What options can I actually change?
Exactly two: FPS (5–30, default 15) and Width in pixels (120–1080, default 480). Height auto-scales to preserve aspect ratio. The palette, dithering, and scaler are fixed at the high-quality settings — there are no quality sliders, loop-count controls, or trim points in this tool.
Does the GIF loop?
Yes — GIFs are inherently looping by default, and every platform that autoplays GIFs (Slack, Discord, Reddit, GitHub) loops them. There is no loop-count control in this tool; the output is a standard looping GIF.
Why is my GIF bigger than the original video?
Because GIF stores each frame as a near-lossless 256-colour image with only basic frame differencing — it has nothing like H.264's motion compression. A small MP4 routinely becomes a larger GIF. Lower the width and FPS to shrink it, or convert to animated WebP, which is roughly 30% of the GIF size at the same visual quality.
How do I trim the clip before converting?
Trim first, then convert — this tool has no in/out points. Use the lossless trimmer for an instant keyframe cut with no re-encode, or video-splitter to slice a long recording. Feed the short clip into the GIF tool so only the frames you want get encoded.
Can I add captions to the GIF?
Not in this tool. Burn captions into the video first with the subtitle burner (it hard-renders an SRT/VTT into the frames), then convert the captioned video to GIF here. See the captioned-GIF recipe.
What input formats does it accept?
MP4, MOV, MKV, WebM, AVI, M4V, and TS. They are decoded by FFmpeg.wasm in your browser. If an exotic codec inside the container fails to decode, re-encode to standard H.264 MP4 with the transcoder first.
Is my video uploaded anywhere?
No. The entire two-pass conversion runs in your browser through FFmpeg.wasm. Your clip is read locally, processed locally, and the GIF is downloaded locally — nothing is sent to a server, which is why there is no upload progress bar and the size limit is your machine, not a network.
What's the largest video I can convert?
Free tier allows one source file up to 1 GB; Pro is 10 GB and 5 files; Pro-media is 100 GB and 50 files; Developer is 100 GB with unlimited files.

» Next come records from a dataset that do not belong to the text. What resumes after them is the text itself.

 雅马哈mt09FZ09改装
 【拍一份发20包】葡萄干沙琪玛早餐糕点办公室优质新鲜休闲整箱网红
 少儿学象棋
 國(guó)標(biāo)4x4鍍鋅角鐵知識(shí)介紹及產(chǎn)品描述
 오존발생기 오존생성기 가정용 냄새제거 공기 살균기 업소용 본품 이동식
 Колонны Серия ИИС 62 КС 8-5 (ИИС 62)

There is no duration cap — limits are file-size and file-count only. Practically, you'll hit an impractical GIF size long before the source limit.

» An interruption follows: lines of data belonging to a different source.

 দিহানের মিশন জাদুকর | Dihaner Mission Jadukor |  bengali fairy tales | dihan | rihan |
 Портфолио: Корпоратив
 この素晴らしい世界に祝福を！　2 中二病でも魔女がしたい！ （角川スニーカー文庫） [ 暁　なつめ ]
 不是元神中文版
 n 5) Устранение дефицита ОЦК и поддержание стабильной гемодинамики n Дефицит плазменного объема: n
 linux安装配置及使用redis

Why does FFmpeg run twice?
Pass one analyses your clip and writes a 256-colour palette tuned to its colours (palettegen=stats_mode=diff). Pass two re-reads the clip and maps every frame onto that palette (paletteuse). A single pass would have to guess a generic palette before seeing the colours, which is exactly what causes banding in lesser converters.
Should I use GIF or WebP?
Use GIF where you need maximum compatibility — Slack, Discord, Reddit, older chat clients, and GitHub READMEs all autoplay GIF. Use animated WebP for websites and modern messengers (Telegram, Signal): it's roughly 30% of the GIF file size at the same quality and supports full alpha.
Can I make the GIF smaller without losing the moment?

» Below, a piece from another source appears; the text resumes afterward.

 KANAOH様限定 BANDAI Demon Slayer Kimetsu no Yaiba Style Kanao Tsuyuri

Yes — lower the FPS before the width. Dropping from 24 to 12 FPS halves the frame count with little perceptual loss on most motion, and is usually less visible than shrinking the width. For UI recordings, 10–12 FPS reads fine. Combine a modest FPS with a 480 px width for a chat-friendly file.
Privacy first
Every JAD Video tool runs entirely in your browser via WebCodecs and FFmpeg (WebAssembly). Your video files never leave your device — verified by zero outbound network requests during processing.